Safaricom first released the Spark Venture Fund back in 2014, to make investments and assist late-seed, early growth stage agencies with a presence in Kenya, while leveraging Safaricom assets to permit the agencies to scale.
A US$1 million fund, it invested about US$175,000 in six Kenyan startups, namely Sendy, Lynk, Ajua, Eneza, iProcure and FarmDrive, and a 2d fund has now been introduced.
The new Spark Venture Fund is a larger beast, however, standing at US$6 million, at the same time as Safaricom may even invest larger amounts. Recipients can anticipate to obtain up to US$500,000 each, and on a case-by-case foundation larger amounts, in convertible notes or equity funding.
“The new allocation will go a long way in assisting the successful development and boom of high potential tech startups in Kenya. The fund will aid startups through a aggregate of investment, business development support and technical assistance leveraging on Safaricom’s unique capabilities, assets and market positioning,” the company said.
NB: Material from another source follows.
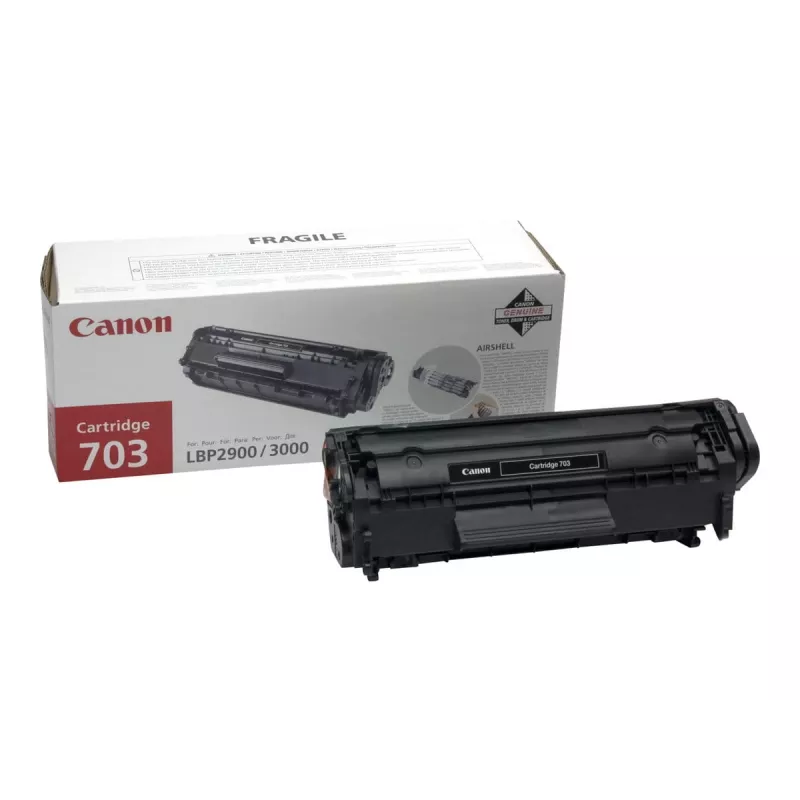 Canon Toner CRG703 juoda kasetė 3 vnt. Originalus
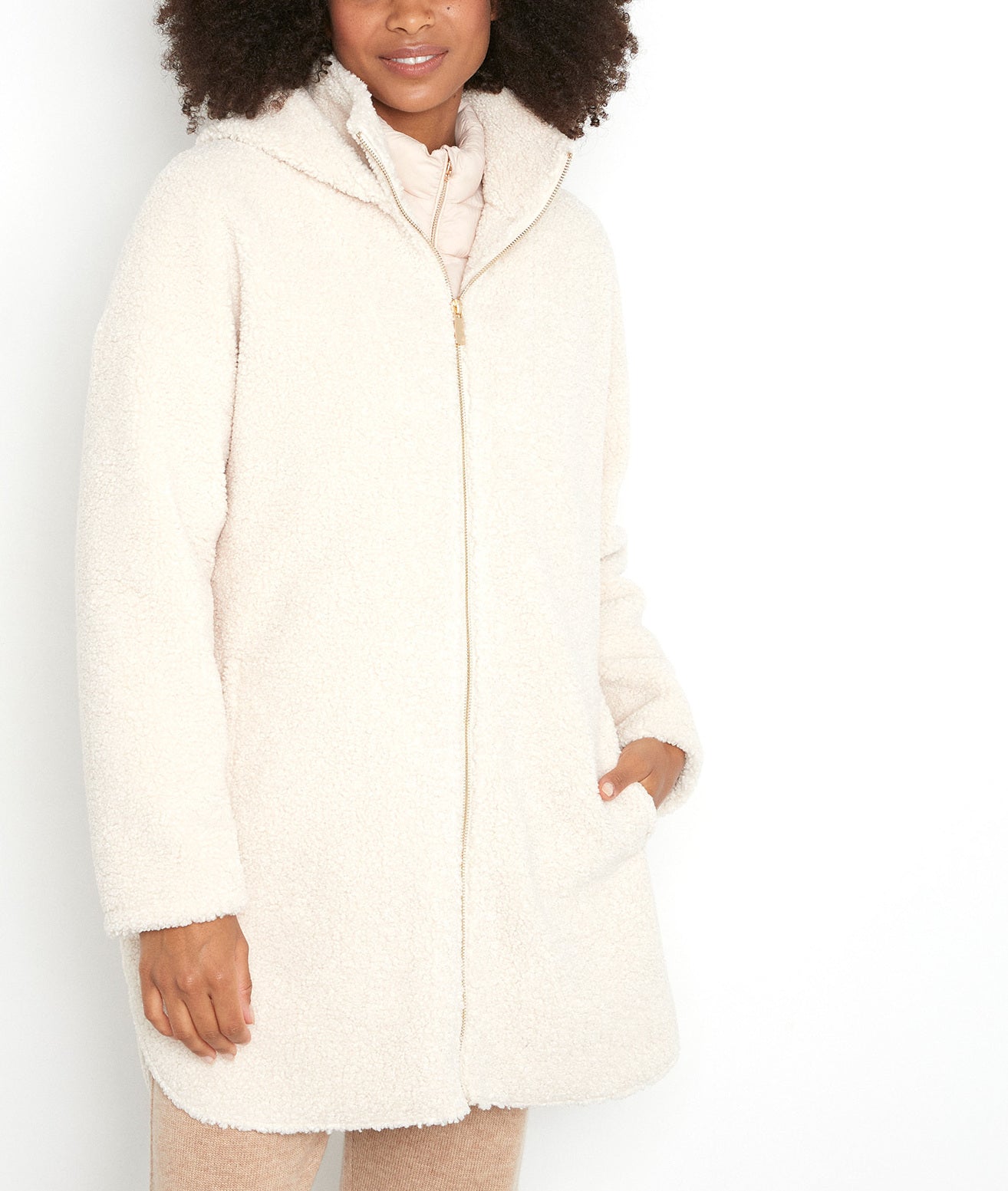 Manteau écru en effet mouton retourné Lola Faume - seconde main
The Spark Venture Fund will focus on agencies that align with Safaricom’s long-term corporate vision in education, healthcare and agriculture, though startups in different classes of strategic significance that are complementary to Safaricom’s providing may also be considered.
The startups can be identified and decided on by fund supervisor S&B Ventures, and upon completion of a due diligence method be offered to Safaricom’s Investment Committee and Board of Trustees for investment consideration. Following funding approval, funds can be disbursed, and Safaricom will hire an inner deal team to offer post investment support.